There are kind of two parts in our environment, one for the agent and one for the target, which is moving too.\
Once we are done with setting the agent, let's try and see how it is going.

In [7]:
env = gym.make('gym_examples/PoppyTorso-v0')

pygame 2.1.0 (SDL 2.0.16, Python 3.9.5)
Hello from the pygame community. https://www.pygame.org/contribute.html
Initialiazing PoppyTorsoEnv


Okay, now let's try to take a step in the environment. Hopefully our robot will move.

In [8]:
# First a reset is needed !
env.reset()

{'agent': array([[ 0.11508345, -0.16457885,  0.05731346],
        [-0.10222124, -0.17925963,  0.07029861]]),
 'target': tensor([[ 0.1619, -0.1774,  0.0378],
         [-0.1155, -0.2014,  0.0246]])}

In [9]:
'''
fps = 10
move_motors = [m.name for m in poppy.motors]
for t in np.linspace(0.02,3,int(3*fps)):
    new_positions = {}
    for motor in move_motors:
        # decide for each timestep and each motor a joint angle and a velocity
        new_positions[motor] = [20*np.sin(t), 0.0]
action = new_positions
env.step(action)
'''

'\nfps = 10\nmove_motors = [m.name for m in poppy.motors]\nfor t in np.linspace(0.02,3,int(3*fps)):\n    new_positions = {}\n    for motor in move_motors:\n        # decide for each timestep and each motor a joint angle and a velocity\n        new_positions[motor] = [20*np.sin(t), 0.0]\naction = new_positions\nenv.step(action)\n'

Our robot moves but it does randomly which is normal for now. We want to know the targets that our robot has to follow. Let's focus  on some end effectors like the hands, and set those as target, we won't pay attention to the rest for now. 

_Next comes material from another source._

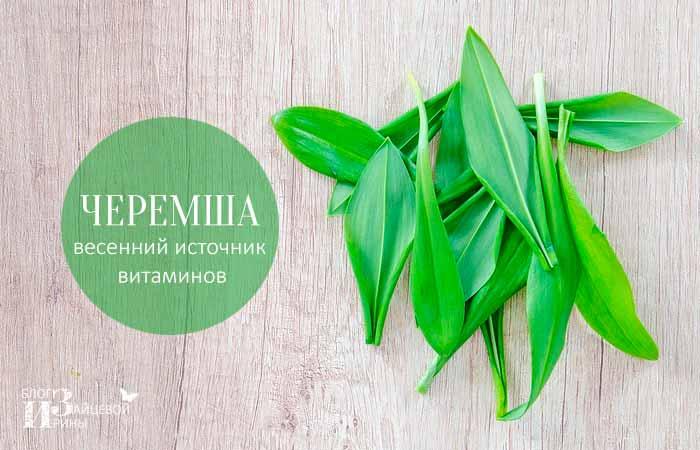 Черемша – весенний источник витаминов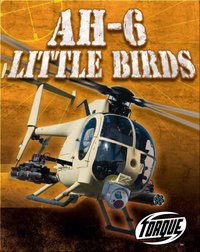 AH-6 Little Birds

Hence we need to implement the necessary code in the environment to get the targets.

**time passing**

It is done. I'd like to know at each step the observations. Also I'd like to know it for the initial step. 

In [10]:
'''
for _ in range(5):
    env.reset()
    done = False
    while not done:
        action = env.action_space.sample()
        obs, reward, done, info = env.step(action)
'''

'\nfor _ in range(5):\n    env.reset()\n    done = False\n    while not done:\n        action = env.action_space.sample()\n        obs, reward, done, info = env.step(action)\n'

I also set up a reward related to the inverse distance till the target.
Now I still don't know if what I'm doing is more or less correct, but I'll try to apply a SAC algorithm nonetheless.

In [11]:
env.reset()
model = SAC('MultiInputPolicy', env, verbose=1)
model.learn(total_timesteps=10000)
obs = env.reset()
for i in range(1000):
    action, _states = model.predict(obs, deterministic=True)
    obs, reward, done, info = env.step(action)
    if done:
      obs = env.reset()


Using cpu device
Wrapping the env with a `Monitor` wrapper
Wrapping the env in a DummyVecEnv.


KeyboardInterrupt: 

In [None]:
# Save the agent
model.save("sac_arm")